Segment Start: Excerpt provided
# Tips



## Berly (Apr 9, 2017)

I know ppl have covered the tips topic a lot. I still haven't put in a sign about tips in my car yet. Some pax you just know aren't going to tip no matter what. I just don't want to look like I'm begging but on the same token, I want tips. What are some of you doing?


----------



## Veju (Apr 17, 2017)

Beg or go without. It's that simple. These pax are the worse. They will make you wait while they strap in their car seats and have you load and unload their luggage for slave wage.


----------



## steveK2016 (Jul 31, 2016)

Tablets are a bit of an up front cost but they offer something in exchange for the tip solicitation: they can control the music from it. Pax love it, I get tips and it looks much more professional than a laminated sign on your headrest.


----------



## Jc. (Dec 7, 2016)

This is my begging sign, no reason to be ashame, if you want tips you have to ask for them, just like nookie.


----------



## Tomahawk21 (Apr 3, 2017)
Segment End: Excerpt provided
Segment Start: Supplied information
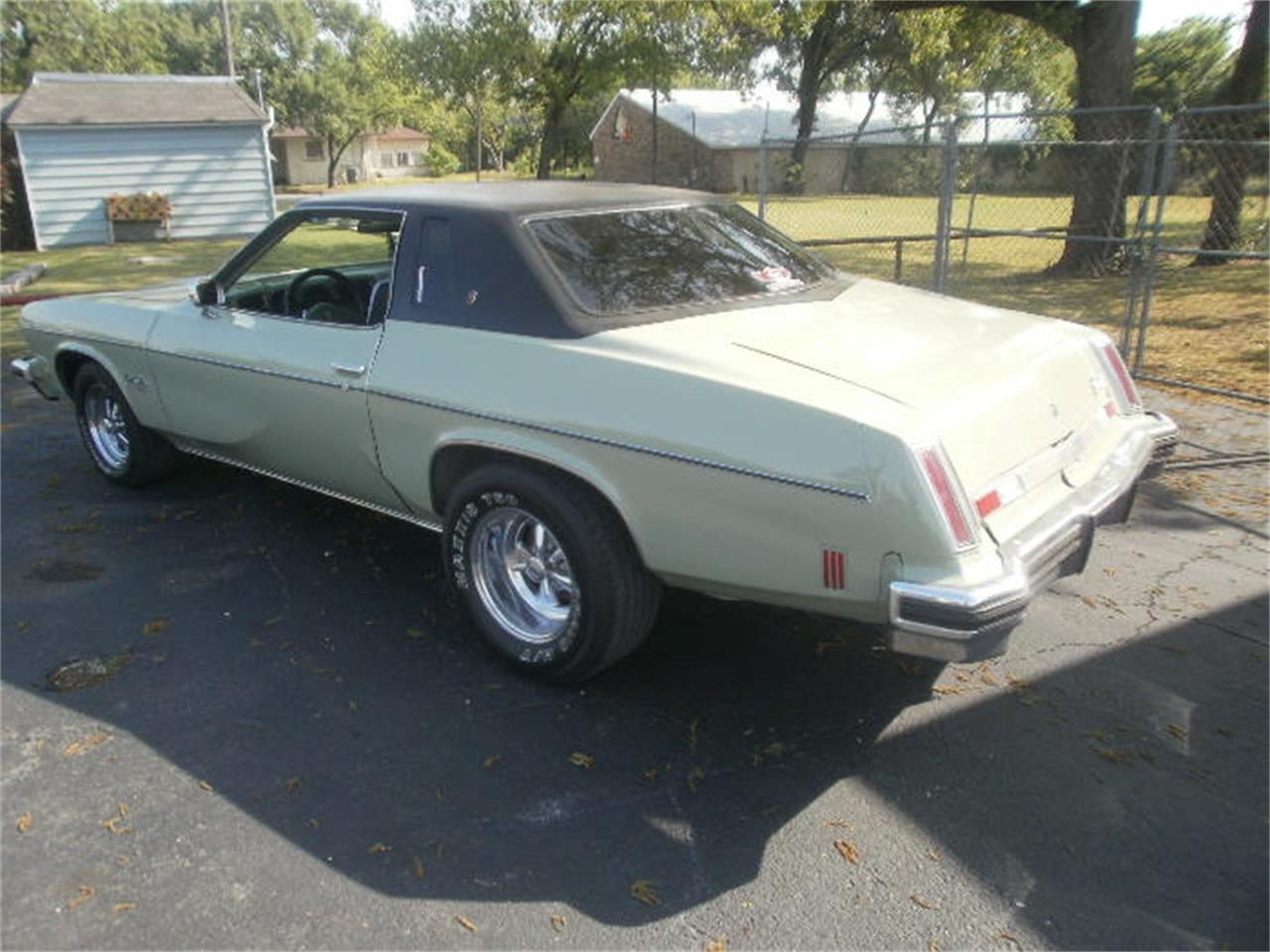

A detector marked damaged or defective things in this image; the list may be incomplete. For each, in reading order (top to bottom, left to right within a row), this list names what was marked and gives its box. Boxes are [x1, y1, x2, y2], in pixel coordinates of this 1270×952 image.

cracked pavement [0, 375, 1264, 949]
Segment End: Supplied information
Segment Start: Supplied information
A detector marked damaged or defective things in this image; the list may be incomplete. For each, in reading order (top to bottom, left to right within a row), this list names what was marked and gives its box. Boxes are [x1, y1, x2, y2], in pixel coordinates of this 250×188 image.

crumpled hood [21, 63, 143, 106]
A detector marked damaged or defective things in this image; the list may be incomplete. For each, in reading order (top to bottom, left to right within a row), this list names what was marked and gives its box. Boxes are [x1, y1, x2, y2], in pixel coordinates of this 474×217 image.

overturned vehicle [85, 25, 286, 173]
Segment End: Supplied information
Segment Start: Supplied information
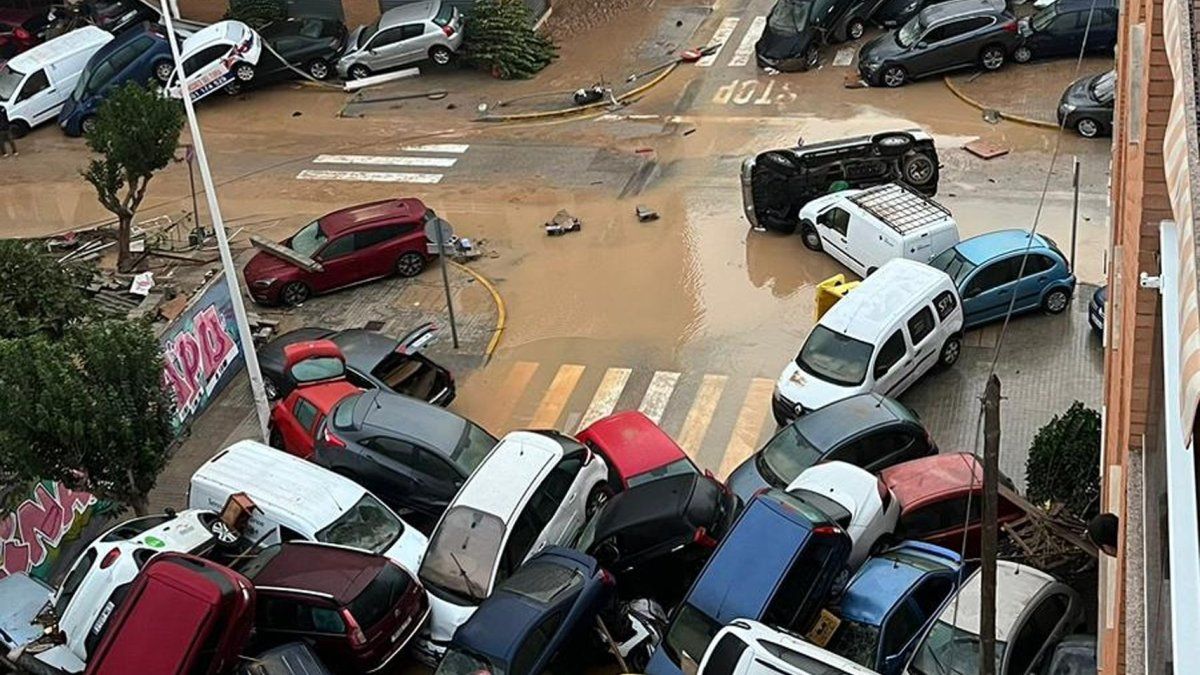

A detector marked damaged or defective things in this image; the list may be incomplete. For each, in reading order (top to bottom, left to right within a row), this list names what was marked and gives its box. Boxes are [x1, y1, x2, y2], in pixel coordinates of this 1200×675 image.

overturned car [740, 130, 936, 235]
Segment End: Supplied information
_What to work on_
• a. In the tips thread, what does steveK2016 say passengers can control from the tablet?
• b. Write the next part of the tips thread, starting right after its final line.

_Results by task_
• a. The music.

• b.
Got 5 singles and a ice cold water last night! That works for me. I'm easy going and don't ask for much. Just throw a brother some singles


----------



## 1rightwinger (Jul 13, 2015)

I don't use any signs or tip jars or aux cords or bottled water or anything. I'm seeing a lot of $20 tips lately. Maybe I'm on a Lucky Streak but most nights that I go out I get at least one $20 tip and some others. Driving part time and many nights if I go out for three to five hours on a weekend I'm getting about 40 or $45 in tips.


----------



## TedInTampa (Apr 5, 2017)

Getting better tips without a tip sign may mean some previous driver's sign had a lasting effect.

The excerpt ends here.